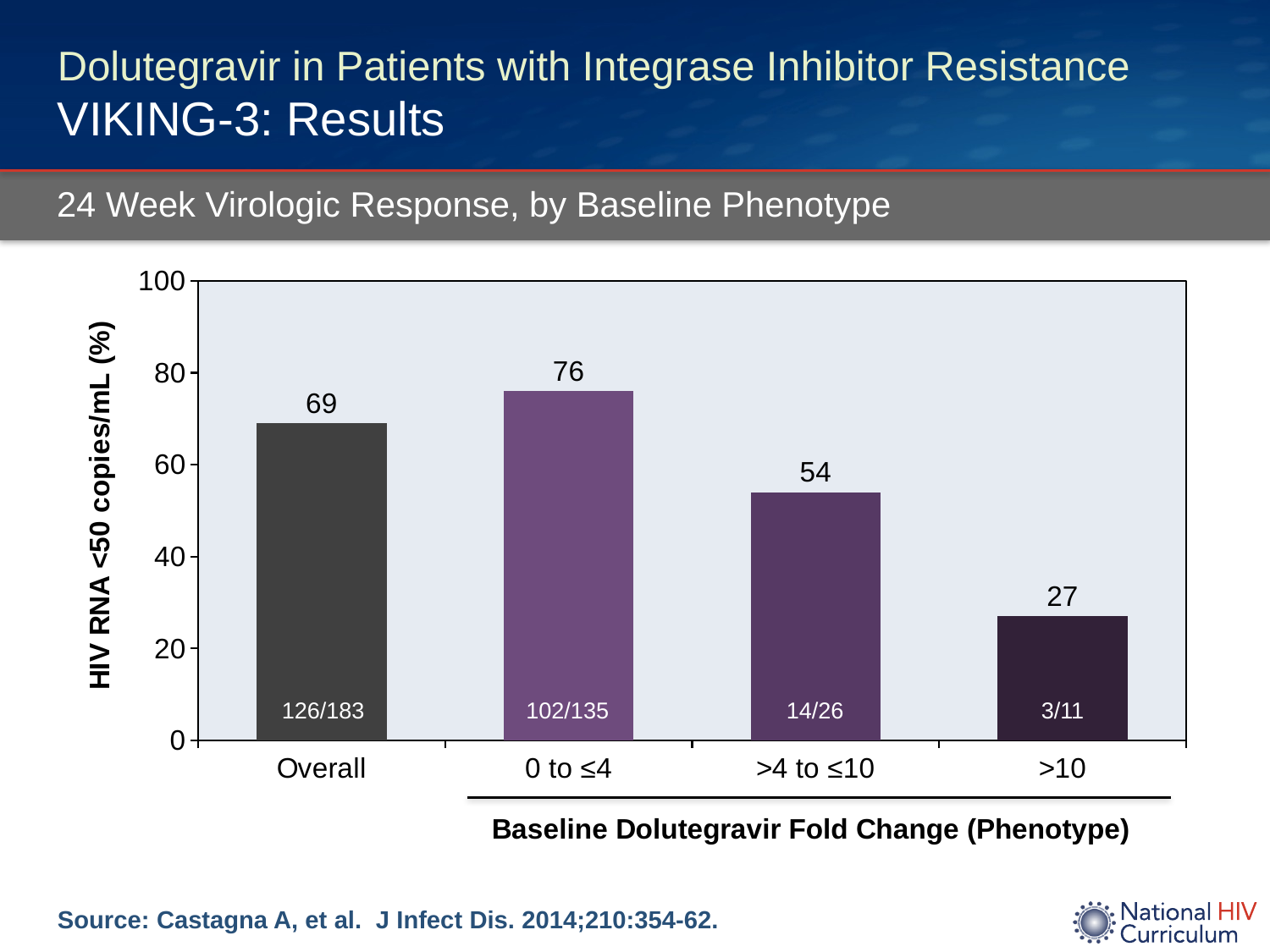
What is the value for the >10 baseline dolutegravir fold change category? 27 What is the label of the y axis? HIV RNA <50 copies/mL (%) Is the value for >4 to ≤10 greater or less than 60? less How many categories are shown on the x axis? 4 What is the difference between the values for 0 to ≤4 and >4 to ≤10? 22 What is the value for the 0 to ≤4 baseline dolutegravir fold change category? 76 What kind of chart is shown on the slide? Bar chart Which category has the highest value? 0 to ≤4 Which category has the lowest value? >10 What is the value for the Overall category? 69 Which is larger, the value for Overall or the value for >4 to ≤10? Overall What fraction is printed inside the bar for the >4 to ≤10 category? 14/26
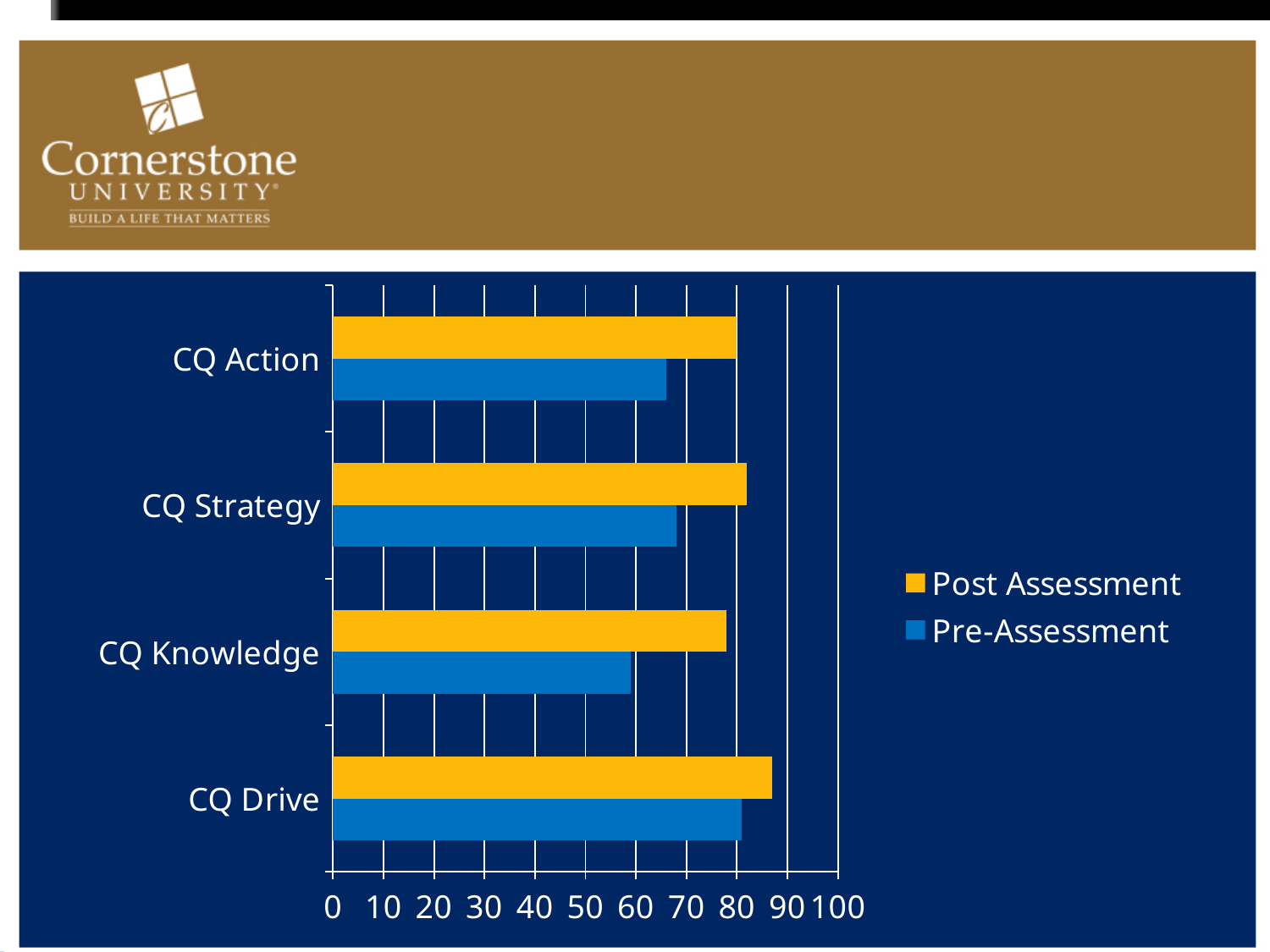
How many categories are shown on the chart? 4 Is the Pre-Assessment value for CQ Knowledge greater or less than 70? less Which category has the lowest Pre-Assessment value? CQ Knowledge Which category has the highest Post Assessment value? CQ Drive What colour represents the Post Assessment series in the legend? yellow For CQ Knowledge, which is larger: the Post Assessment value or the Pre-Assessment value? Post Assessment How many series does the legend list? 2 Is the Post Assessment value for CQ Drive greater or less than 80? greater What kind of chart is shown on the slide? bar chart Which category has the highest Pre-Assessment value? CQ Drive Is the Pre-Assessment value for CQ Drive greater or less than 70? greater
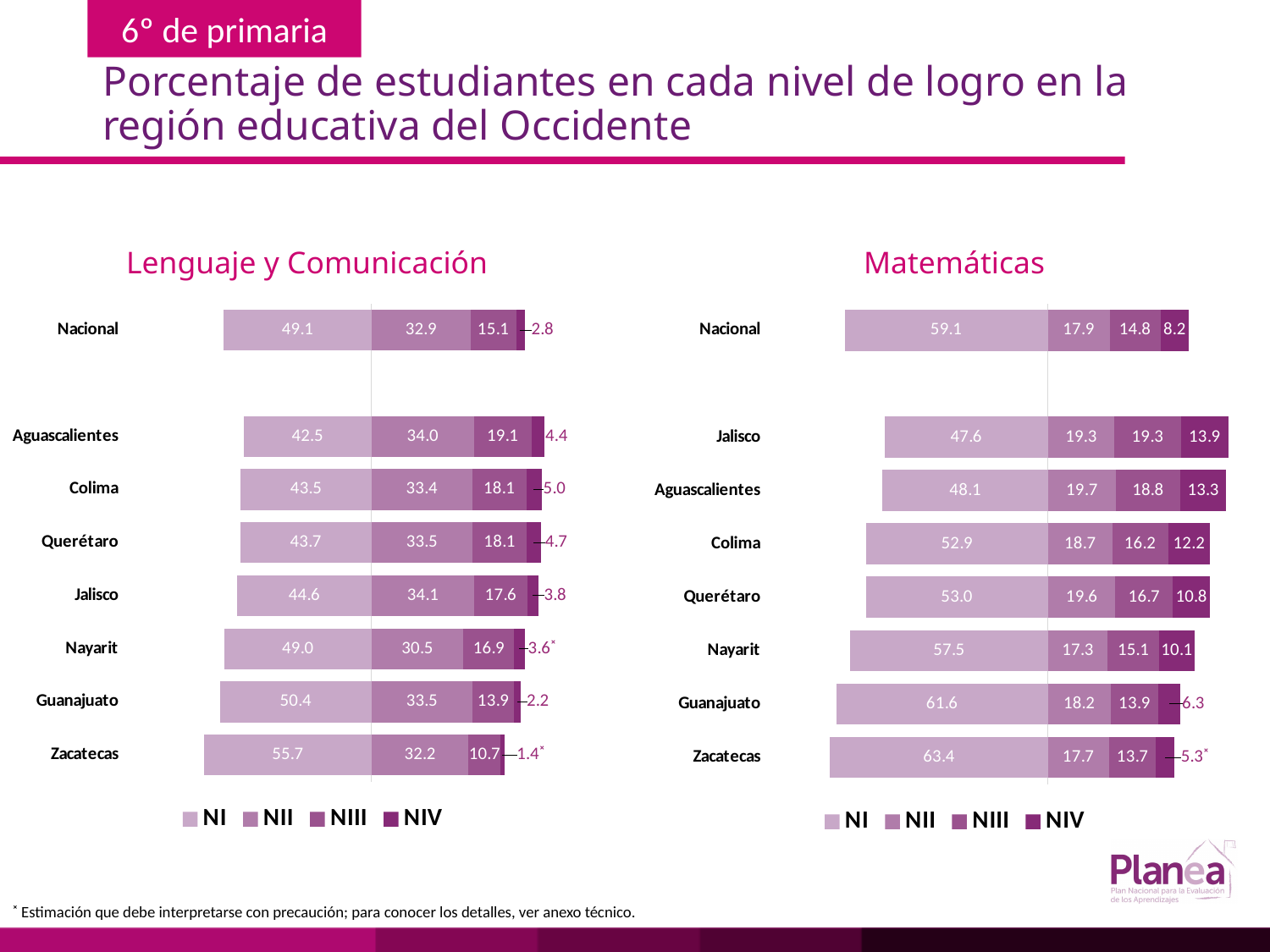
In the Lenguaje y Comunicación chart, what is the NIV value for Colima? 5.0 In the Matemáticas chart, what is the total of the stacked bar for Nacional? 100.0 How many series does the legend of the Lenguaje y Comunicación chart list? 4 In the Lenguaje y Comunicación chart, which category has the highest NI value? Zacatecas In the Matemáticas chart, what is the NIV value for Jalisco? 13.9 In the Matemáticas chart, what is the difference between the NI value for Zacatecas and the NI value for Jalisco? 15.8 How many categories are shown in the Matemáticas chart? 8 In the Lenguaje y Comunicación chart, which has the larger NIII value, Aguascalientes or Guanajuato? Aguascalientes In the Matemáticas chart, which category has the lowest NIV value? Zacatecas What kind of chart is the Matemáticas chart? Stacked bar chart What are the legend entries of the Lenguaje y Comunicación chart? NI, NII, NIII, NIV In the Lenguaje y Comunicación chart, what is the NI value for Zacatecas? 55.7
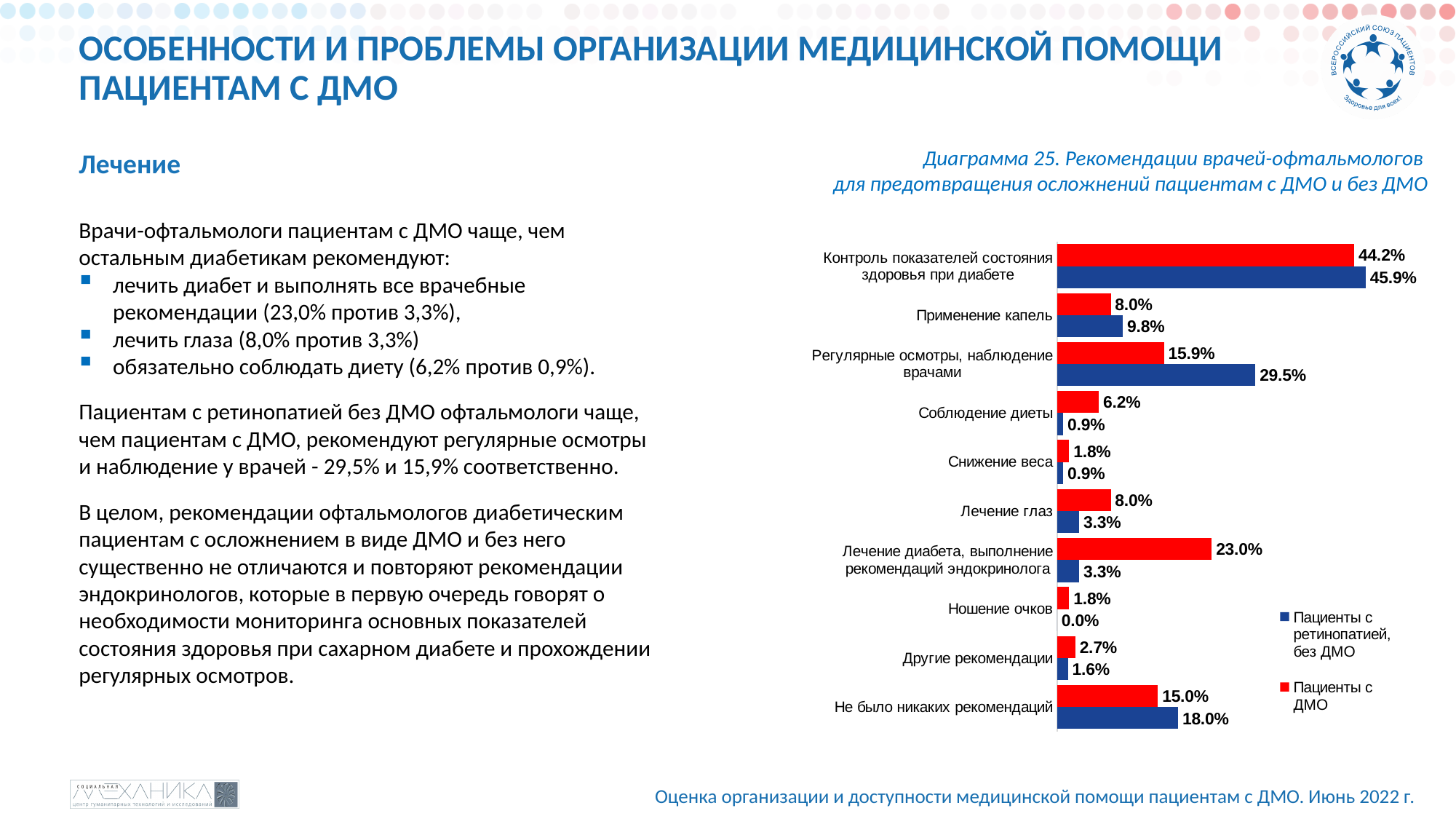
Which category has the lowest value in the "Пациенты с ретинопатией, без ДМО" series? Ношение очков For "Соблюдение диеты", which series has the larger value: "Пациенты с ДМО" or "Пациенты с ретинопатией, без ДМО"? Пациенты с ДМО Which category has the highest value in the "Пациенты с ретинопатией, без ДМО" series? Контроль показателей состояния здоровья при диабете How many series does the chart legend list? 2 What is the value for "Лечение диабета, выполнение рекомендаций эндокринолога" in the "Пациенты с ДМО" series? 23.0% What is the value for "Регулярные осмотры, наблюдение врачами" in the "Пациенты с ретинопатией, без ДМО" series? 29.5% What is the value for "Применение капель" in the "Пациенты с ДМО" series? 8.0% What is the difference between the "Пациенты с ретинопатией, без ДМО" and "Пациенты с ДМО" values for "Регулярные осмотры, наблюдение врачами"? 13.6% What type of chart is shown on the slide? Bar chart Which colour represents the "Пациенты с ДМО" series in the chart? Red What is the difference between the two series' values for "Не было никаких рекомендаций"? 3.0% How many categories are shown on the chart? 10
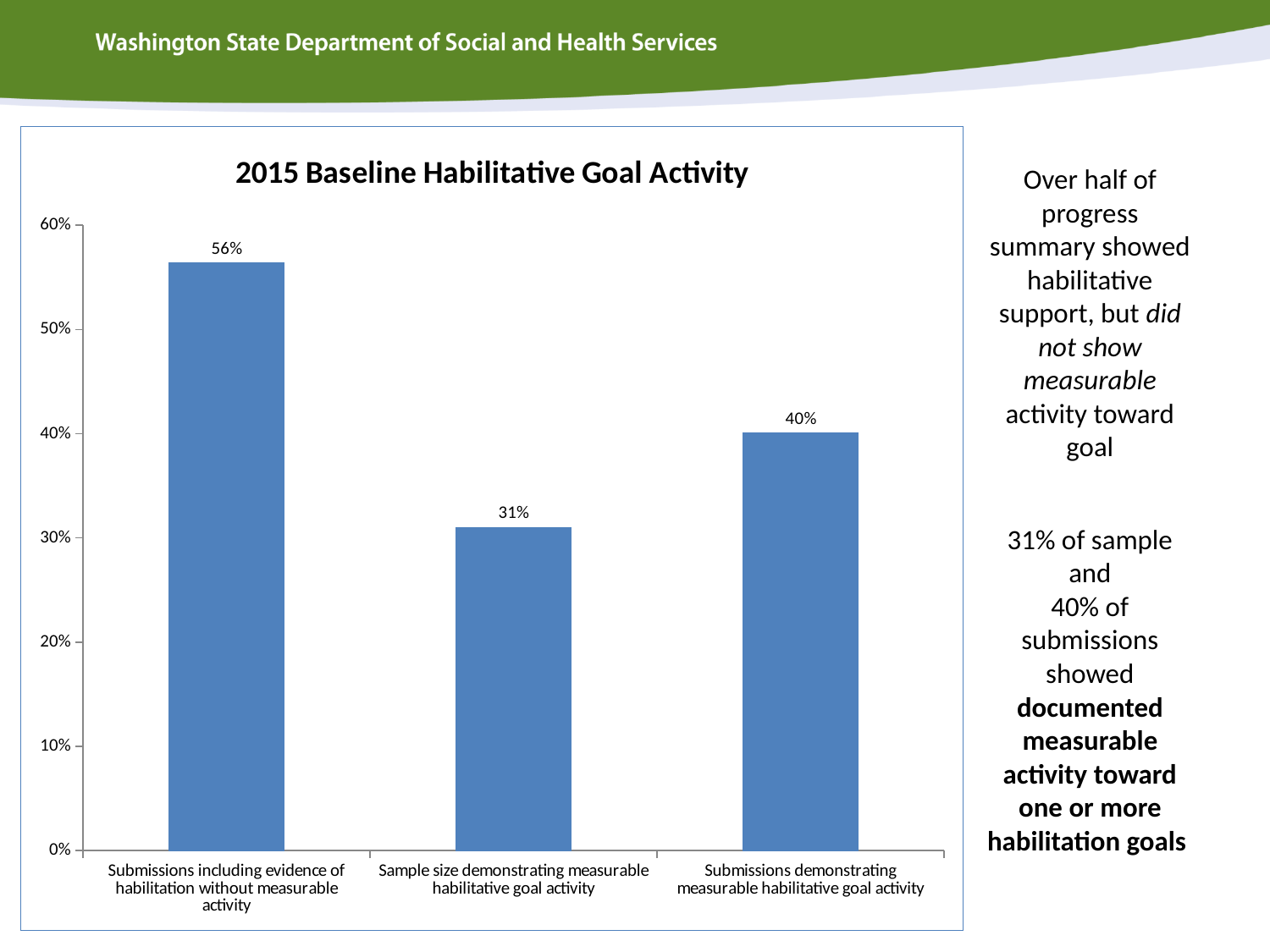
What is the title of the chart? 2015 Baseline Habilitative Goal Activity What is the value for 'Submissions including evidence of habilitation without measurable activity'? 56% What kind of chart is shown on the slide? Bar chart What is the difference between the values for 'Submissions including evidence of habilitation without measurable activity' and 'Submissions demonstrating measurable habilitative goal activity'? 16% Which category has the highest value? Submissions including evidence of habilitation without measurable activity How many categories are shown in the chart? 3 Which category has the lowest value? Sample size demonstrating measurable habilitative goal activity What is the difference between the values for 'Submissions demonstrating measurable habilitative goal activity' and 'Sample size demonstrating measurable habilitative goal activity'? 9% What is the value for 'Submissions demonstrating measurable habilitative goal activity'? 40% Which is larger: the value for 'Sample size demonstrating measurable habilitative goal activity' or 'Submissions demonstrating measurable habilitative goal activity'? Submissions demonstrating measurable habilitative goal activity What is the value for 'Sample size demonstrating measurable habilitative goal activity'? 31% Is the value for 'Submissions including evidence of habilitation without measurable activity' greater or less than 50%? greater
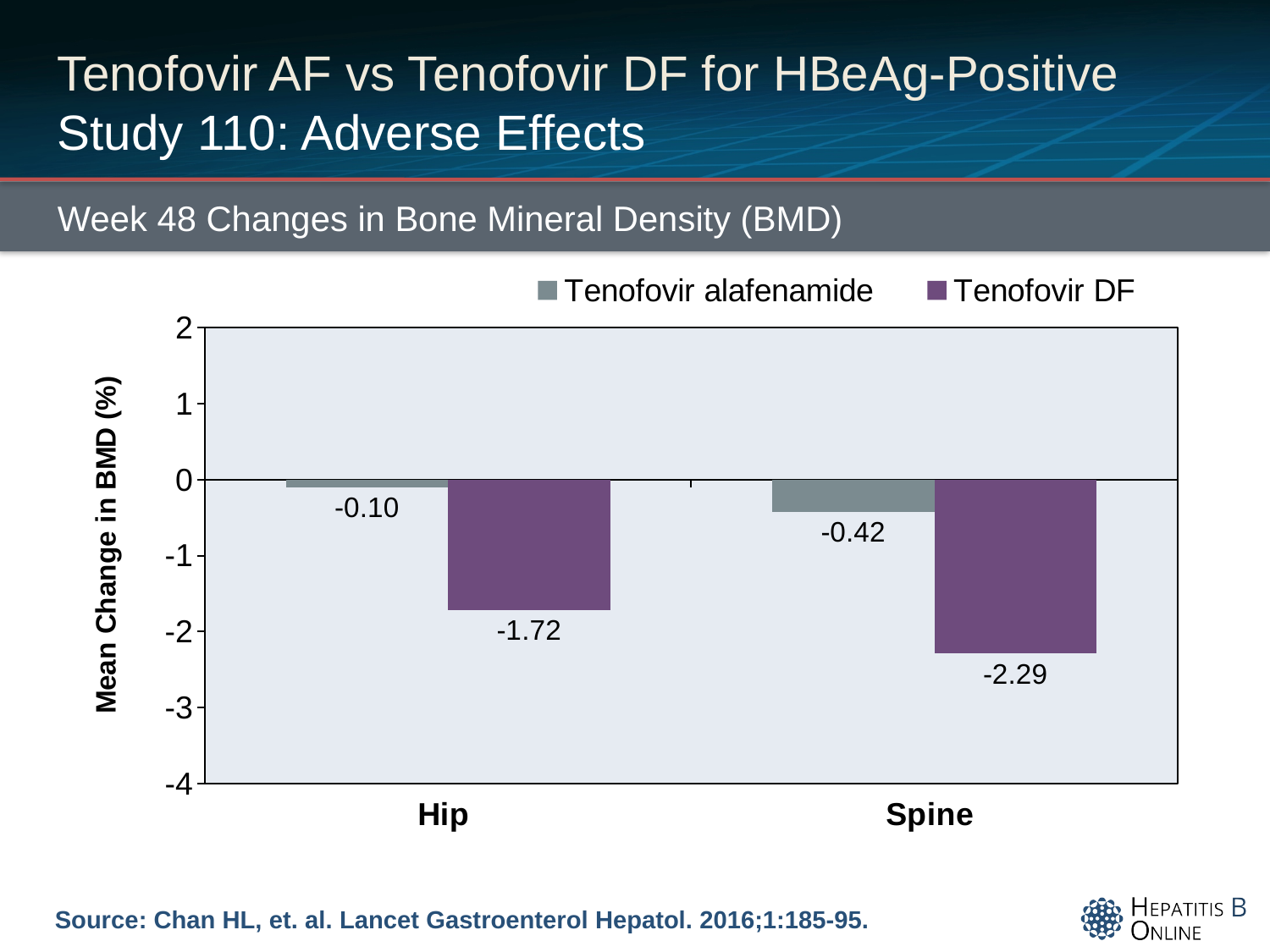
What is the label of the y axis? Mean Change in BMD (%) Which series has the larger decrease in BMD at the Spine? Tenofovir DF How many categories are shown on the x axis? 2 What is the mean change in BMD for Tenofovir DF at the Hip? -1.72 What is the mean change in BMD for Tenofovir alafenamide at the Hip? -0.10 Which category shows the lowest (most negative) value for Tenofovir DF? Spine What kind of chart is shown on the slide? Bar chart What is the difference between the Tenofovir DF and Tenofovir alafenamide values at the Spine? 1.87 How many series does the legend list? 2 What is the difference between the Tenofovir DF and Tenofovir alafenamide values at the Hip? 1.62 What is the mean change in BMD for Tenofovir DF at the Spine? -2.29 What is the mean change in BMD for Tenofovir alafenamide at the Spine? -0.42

--------------------------------------------------

Count the lines of the records above that contain the word "label". Reply with the number alone.

• **Exercise answer**: 2